• _Directions for this task_
Copy out the entries below with "Add to album" swapped for "Save to album", changing nothing else and leaving out the pictures.

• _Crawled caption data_
▽

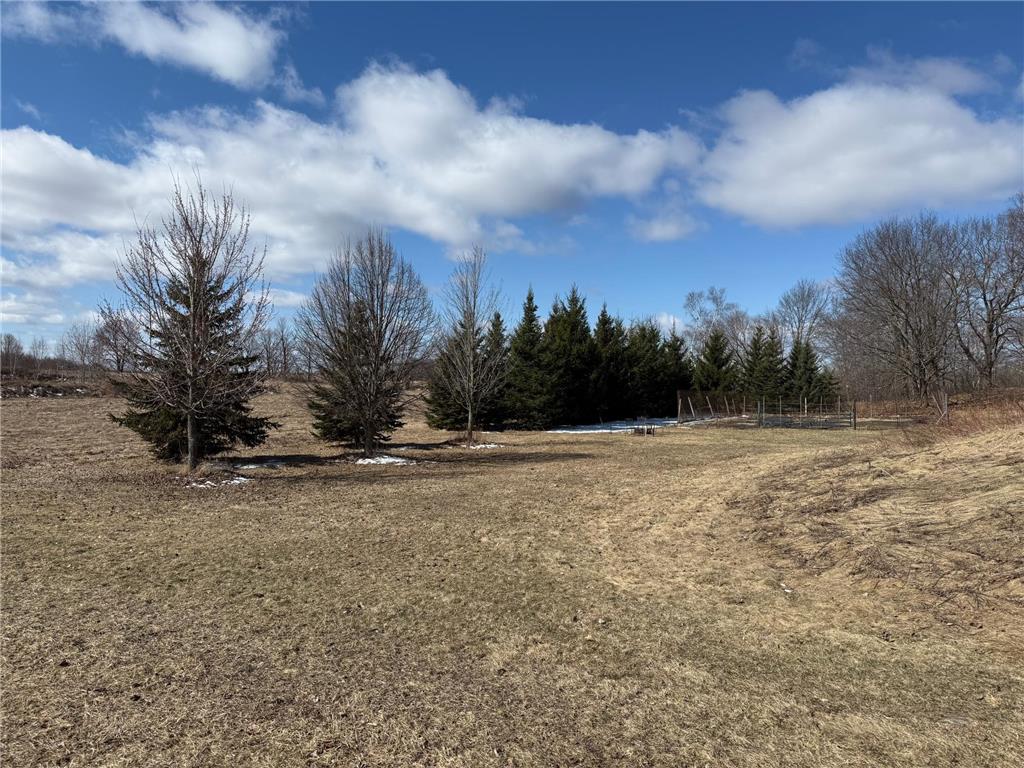 41273 Swede Alley Arlone Twp MN 55037 7049969 image53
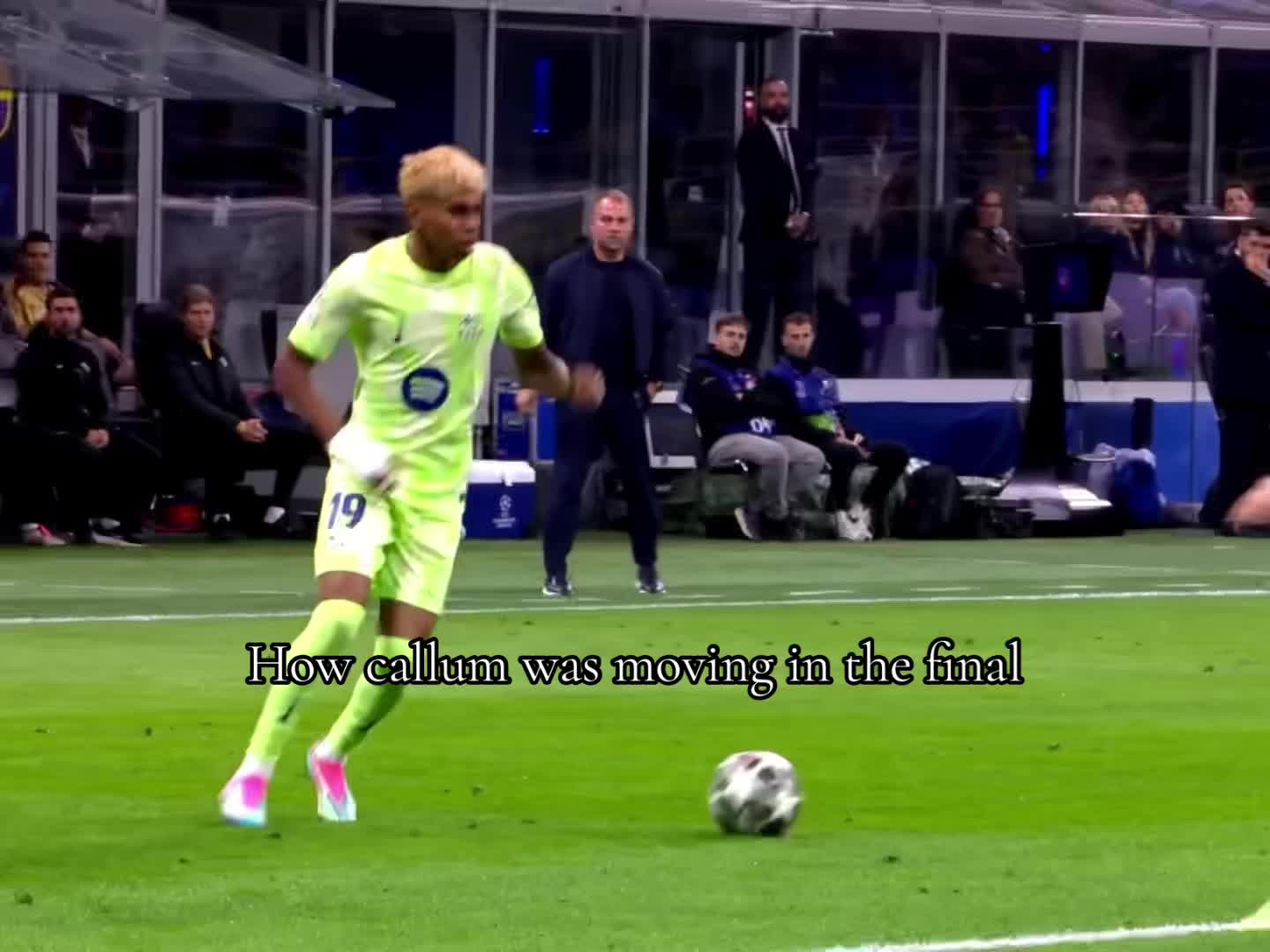 @aaron ⚽️ 𖣂︎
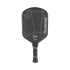 Six Zero Black Diamond Power 14mm Pickleball Paddle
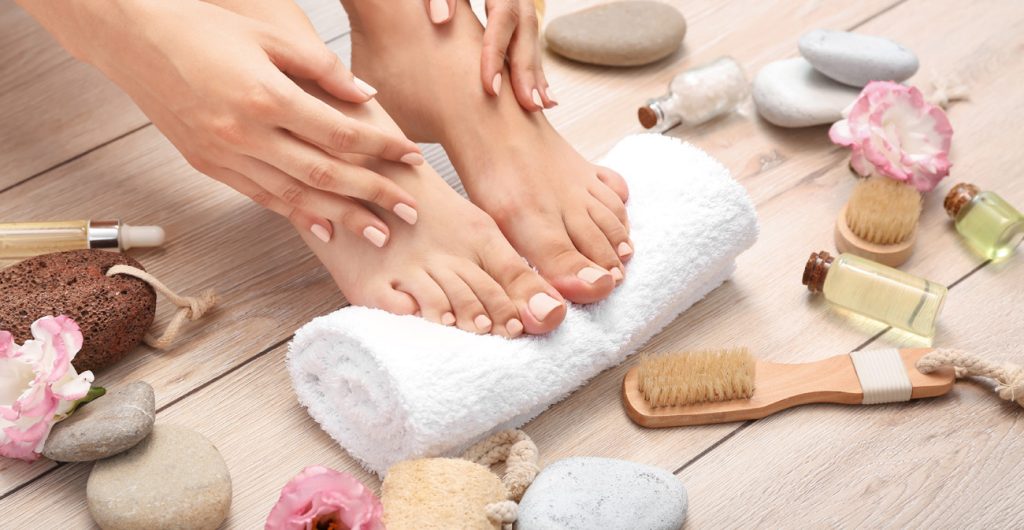 monroedentalclinic fasilitas, dokter monroedentalclinic, program monroedentalclinic, kegiatan monroedentalclinic, rekomendasi monroedentalclinic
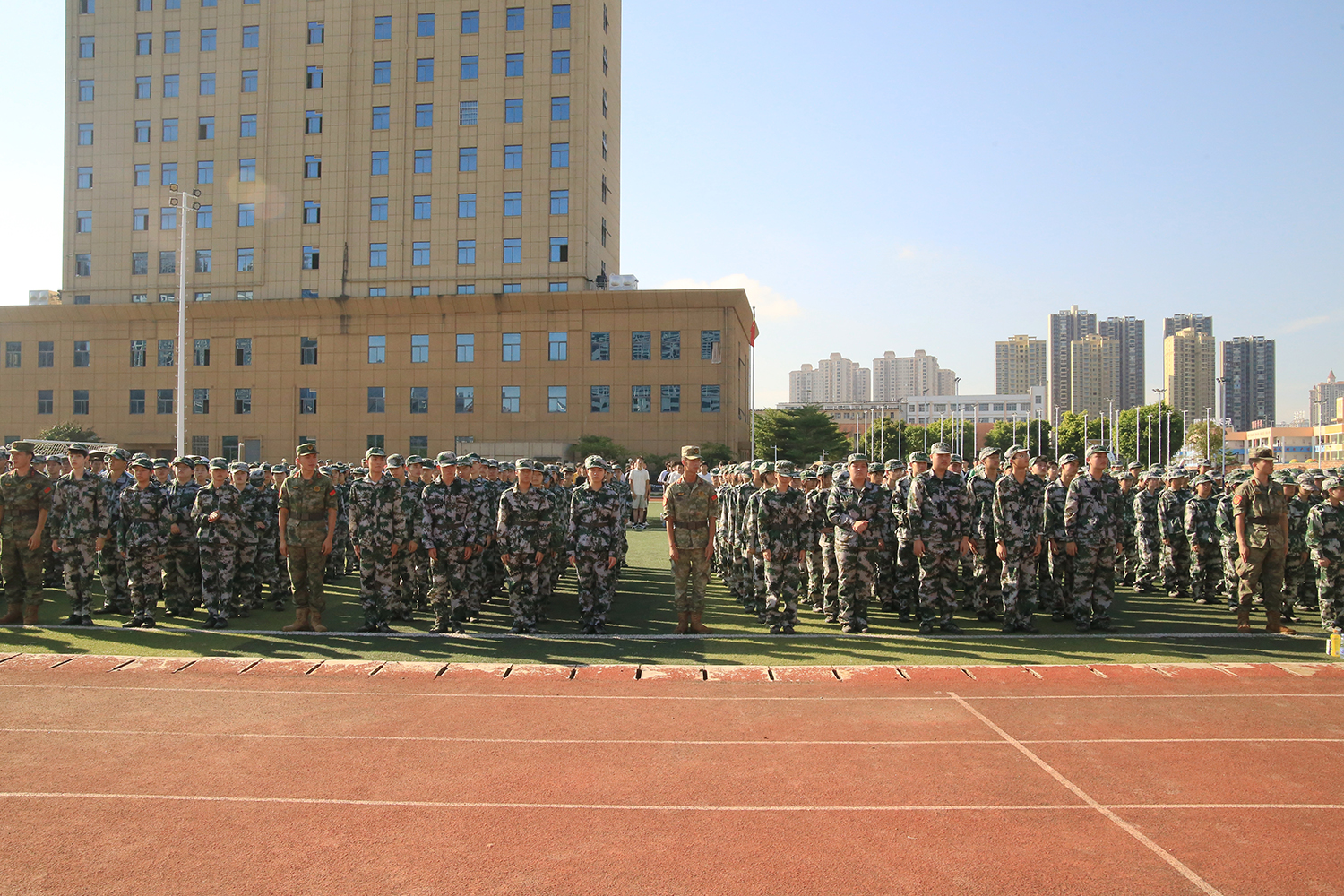 1724723620211890.jpg 1724723620211890.jpg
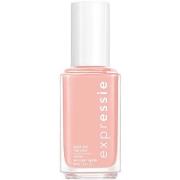 Nagellak Essie Nagellak Expressie 10 ml - 0 Crop Top and Roll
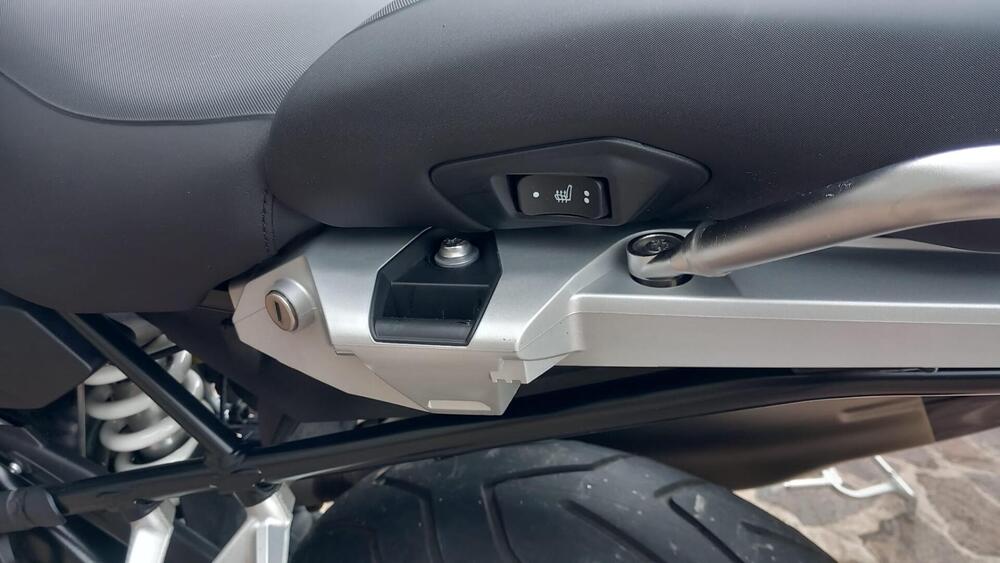 Bmw R 1250 GS Adventure (2021 - 24) (5)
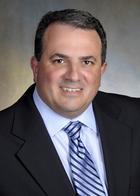 Dr. Neil Russo, MD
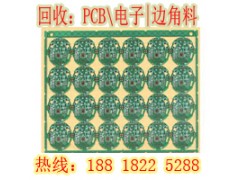 桃浦镇哪里有收线路板废品的公司哪家收的价格合适图3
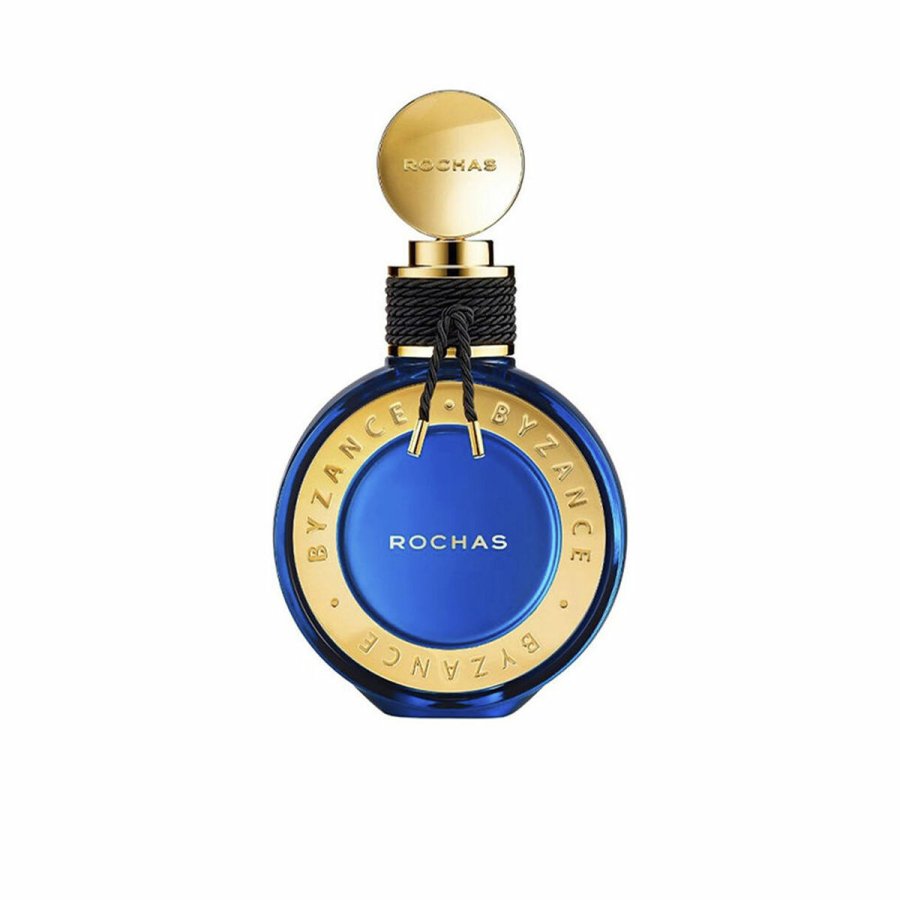 Dameparfume Byzance Rochas EDP #7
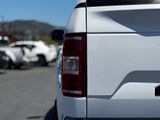 Used 2018 Ford F-150 Truck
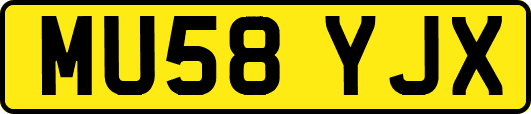 MU58YJX
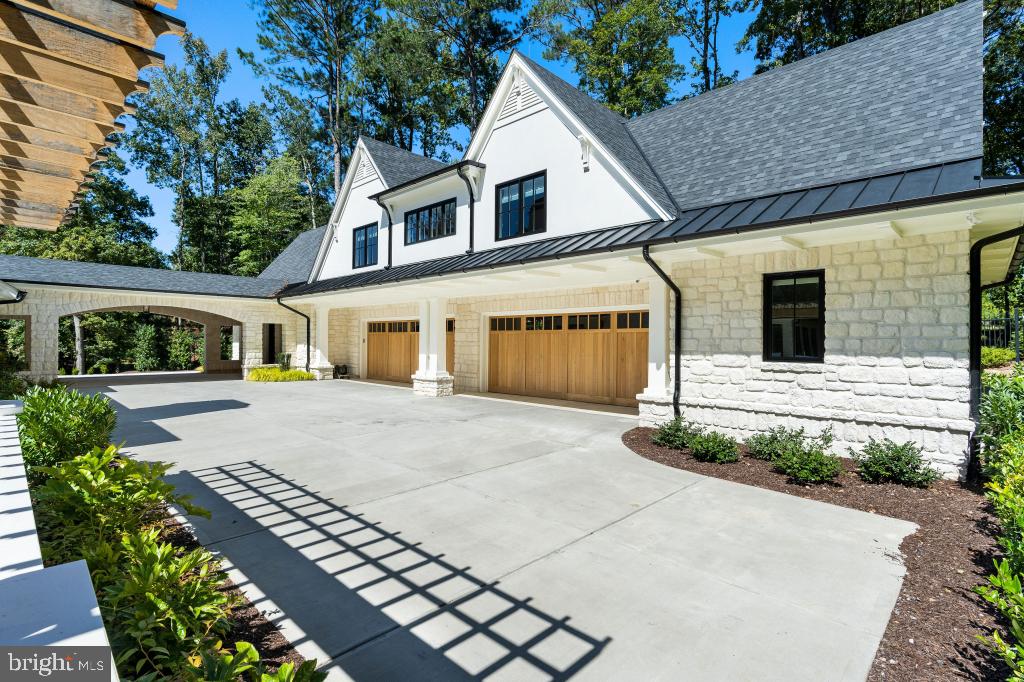 1635 SPRINGDALE ROAD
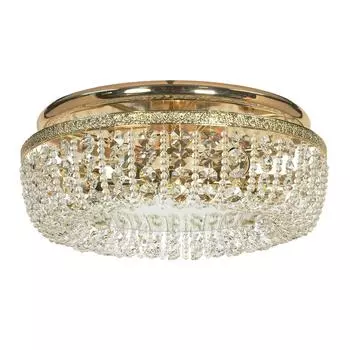 Потолочный светильник Arti Lampadari Favola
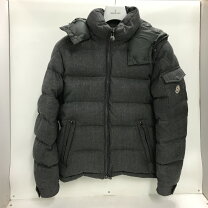 楽天市場】モンクレール ハンガー（メンズファッション）の通販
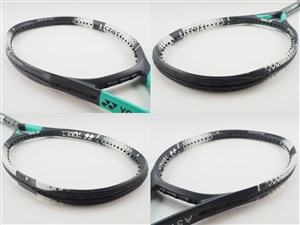中古】ヨネックス アストレル 100 2020年モデルYONEX ASTREL 100 2020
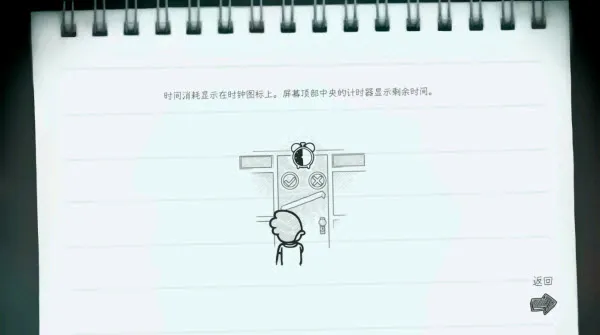 心灵警探(侦探破案游戏) 心灵警探(侦探破案游戏)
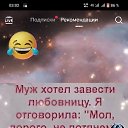 ���� ���, ������, 53 ���� - ��������� 21 ������ 2023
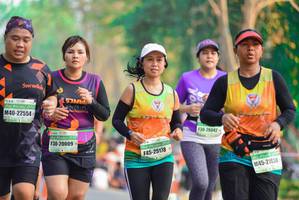 BIB: 
                            <button type="button" onclick="openModal(8463632)" class="btn btn-primary btn-sm float-right btn-popup" data-toggle="modal" data-target=".modal-high-quality">
                        <i class="fas fa-shopping-cart"></i> Add to Cart
                    </button>
                                            <button type="button" onclick="isThisMe(8463632, true)" class="btn btn-success btn-sm float-right btn-popup btn-isme hidden" data-toggle="tooltip" data-placement="bottom" title="นี่คือรูปของคุณใช่ไหม คลิกที่นี่เพื่อเอาเข้าอัลบั้ม">
                        <i class="fas fa-plus"></i> Add to album
                    </button>
                    <button type="button" onclick="isThisMe(8463632, false)" class="btn btn-warning btn-sm float-right btn-popup btn-isnotme hidden">
                        <i class="fas fa-ban"></i> Remove from album
                    </button>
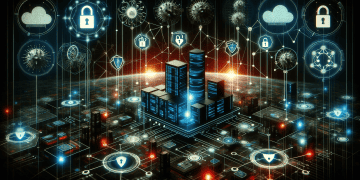 Ongoing Cyber Campaign Targets Enterprises with Espionage Tools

△

• _Response_
 41273 Swede Alley Arlone Twp MN 55037 7049969 image53
 @aaron ⚽️ 𖣂︎
 Six Zero Black Diamond Power 14mm Pickleball Paddle
 monroedentalclinic fasilitas, dokter monroedentalclinic, program monroedentalclinic, kegiatan monroedentalclinic, rekomendasi monroedentalclinic
 1724723620211890.jpg 1724723620211890.jpg
 Nagellak Essie Nagellak Expressie 10 ml - 0 Crop Top and Roll
 Bmw R 1250 GS Adventure (2021 - 24) (5)
 Dr. Neil Russo, MD
 桃浦镇哪里有收线路板废品的公司哪家收的价格合适图3
 Dameparfume Byzance Rochas EDP #7
 Used 2018 Ford F-150 Truck
 MU58YJX
 1635 SPRINGDALE ROAD
 Потолочный светильник Arti Lampadari Favola
 楽天市場】モンクレール ハンガー（メンズファッション）の通販
中古】ヨネックス アストレル 100 2020年モデルYONEX ASTREL 100 2020
 心灵警探(侦探破案游戏) 心灵警探(侦探破案游戏)
 ���� ���, ������, 53 ���� - ��������� 21 ������ 2023
 BIB: 
                            <button type="button" onclick="openModal(8463632)" class="btn btn-primary btn-sm float-right btn-popup" data-toggle="modal" data-target=".modal-high-quality">
                        <i class="fas fa-shopping-cart"></i> Add to Cart
                    </button>
                                            <button type="button" onclick="isThisMe(8463632, true)" class="btn btn-success btn-sm float-right btn-popup btn-isme hidden" data-toggle="tooltip" data-placement="bottom" title="นี่คือรูปของคุณใช่ไหม คลิกที่นี่เพื่อเอาเข้าอัลบั้ม">
                        <i class="fas fa-plus"></i> Save to album
                    </button>
                    <button type="button" onclick="isThisMe(8463632, false)" class="btn btn-warning btn-sm float-right btn-popup btn-isnotme hidden">
                        <i class="fas fa-ban"></i> Remove from album
                    </button>
 Ongoing Cyber Campaign Targets Enterprises with Espionage Tools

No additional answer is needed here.